[IR2Vec] Scale embeddings once in vocab analysis instead of repetitive scaling (#143986)

Changes to scale opcodes, types and args once in `IR2VecVocabAnalysis` so that we can avoid scaling each time while computing embeddings. This PR refactors the vocabulary to explicitly define 3 sections---Opcodes, Types, and Arguments---used for computing Embeddings. (Tracking issue - #141817 ; partly fixes - #141832)
2025-06-30 23:09:19 +02:00
parent 56ef00a59d
commit 0745eb501d
17 changed files with 384 additions and 157 deletions
--- a/llvm/docs/MLGO.rst
+++ b/llvm/docs/MLGO.rst
@@ -448,7 +448,16 @@ downstream tasks, including ML-guided compiler optimizations.

 The core components are:
  - **Vocabulary**: A mapping from IR entities (opcodes, types, etc.) to their
-    vector representations. This is managed by ``IR2VecVocabAnalysis``.
+    vector representations.
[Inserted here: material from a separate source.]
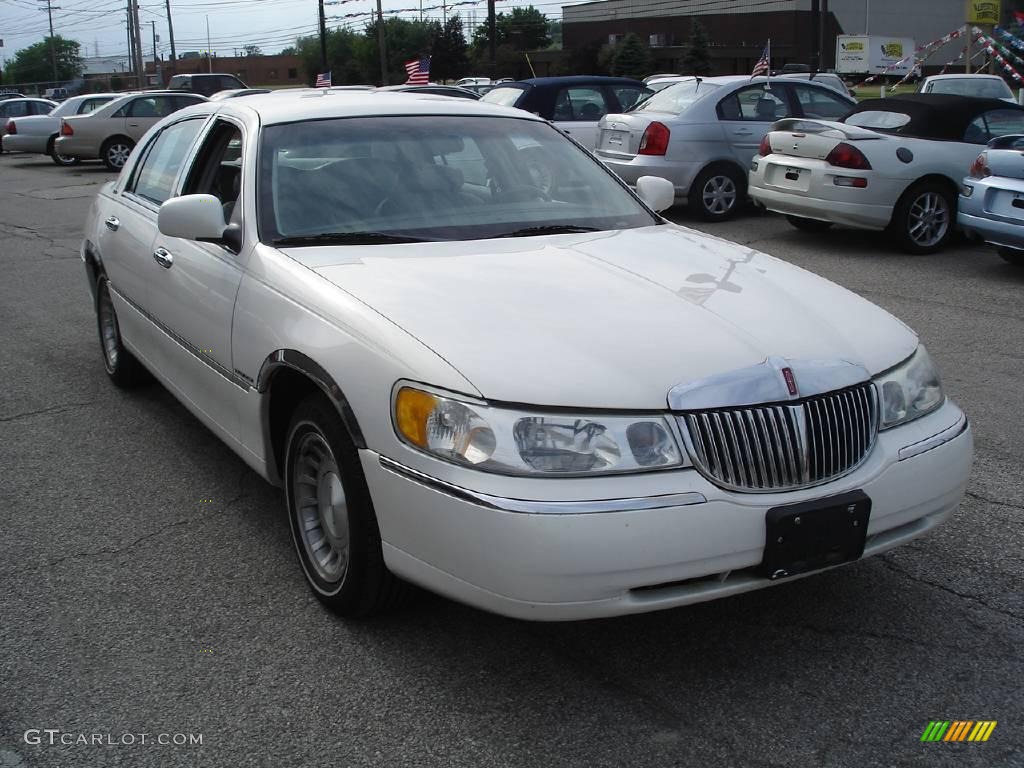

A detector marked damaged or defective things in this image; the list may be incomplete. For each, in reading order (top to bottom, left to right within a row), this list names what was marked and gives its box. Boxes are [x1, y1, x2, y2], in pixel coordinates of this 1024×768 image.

crack in asphalt [0, 403, 96, 428]
crack in asphalt [0, 468, 253, 577]
crack in asphalt [876, 557, 1019, 626]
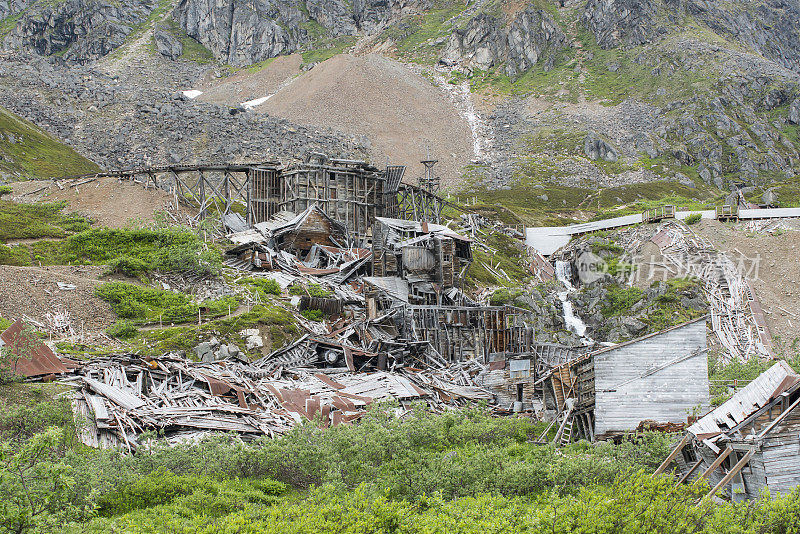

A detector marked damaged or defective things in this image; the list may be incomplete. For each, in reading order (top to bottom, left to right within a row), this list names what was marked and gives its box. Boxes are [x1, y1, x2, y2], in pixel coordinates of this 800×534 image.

This is managed by ``IR2VecVocabAnalysis``. The 
+    vocabulary (.json file) contains three sections -- Opcodes, Types, and 
+    Arguments, each containing the representations of the corresponding 
+    entities.
+
+    .. note::
+
+    It is mandatory to have these three sections present in the vocabulary file 
+    for it to be valid; order in which they appear does not matter.
+
  - **Embedder**: A class (``ir2vec::Embedder``) that uses the vocabulary to
    compute embeddings for instructions, basic blocks, and functions.